Coal generation emissions control investments
Coal generation, once the linchpin technology in the U.S. power sector, has seen its share of the overall electricity supply steadily decline for several decades now as the presence of natural gas and renewables has increased. As of 2020, coal accounted for 19% of the overall electricity share in the country, falling below renewables for the first time. As environmental awareness and regulations increased, many coal plants could only continue operating by retrofitting to address sulfur dioxide, nitrogen oxide and mercury emissions.
According to the S&P Global Environmental Project Database, over 100 coal power plants totaling 130 GW – more than half the existing U.S. coal-fired fleet – have undergone or are planning to undergo environmental retrofits in some form. Market Intelligence estimates the total capital cost of these projects to be nearly $34 billion. The financial hit of different types of retrofits can vary substantially but retrofits on larger plants to address multiple types of emissions can cost well over $1 billion.

- [Task objective]:
Please answer these questions using the coal generation text.
(a) What share of U.S. electricity did coal account for as of 2020?
(b) Which three types of emissions did coal plants retrofit to address?
(c) What total capital cost does Market Intelligence estimate for the retrofit projects?

- [Material provided]:
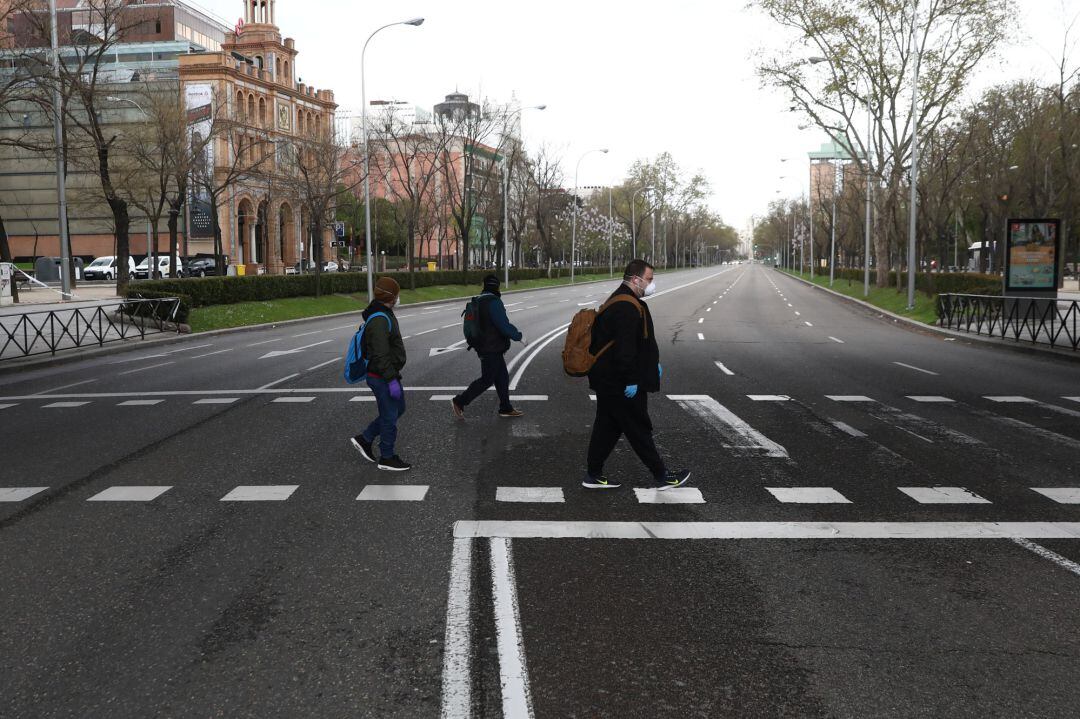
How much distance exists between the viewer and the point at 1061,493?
692 centimetres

- [Written solution]:
(a) 19%
(b) Sulfur dioxide, nitrogen oxide and mercury
(c) Nearly $34 billion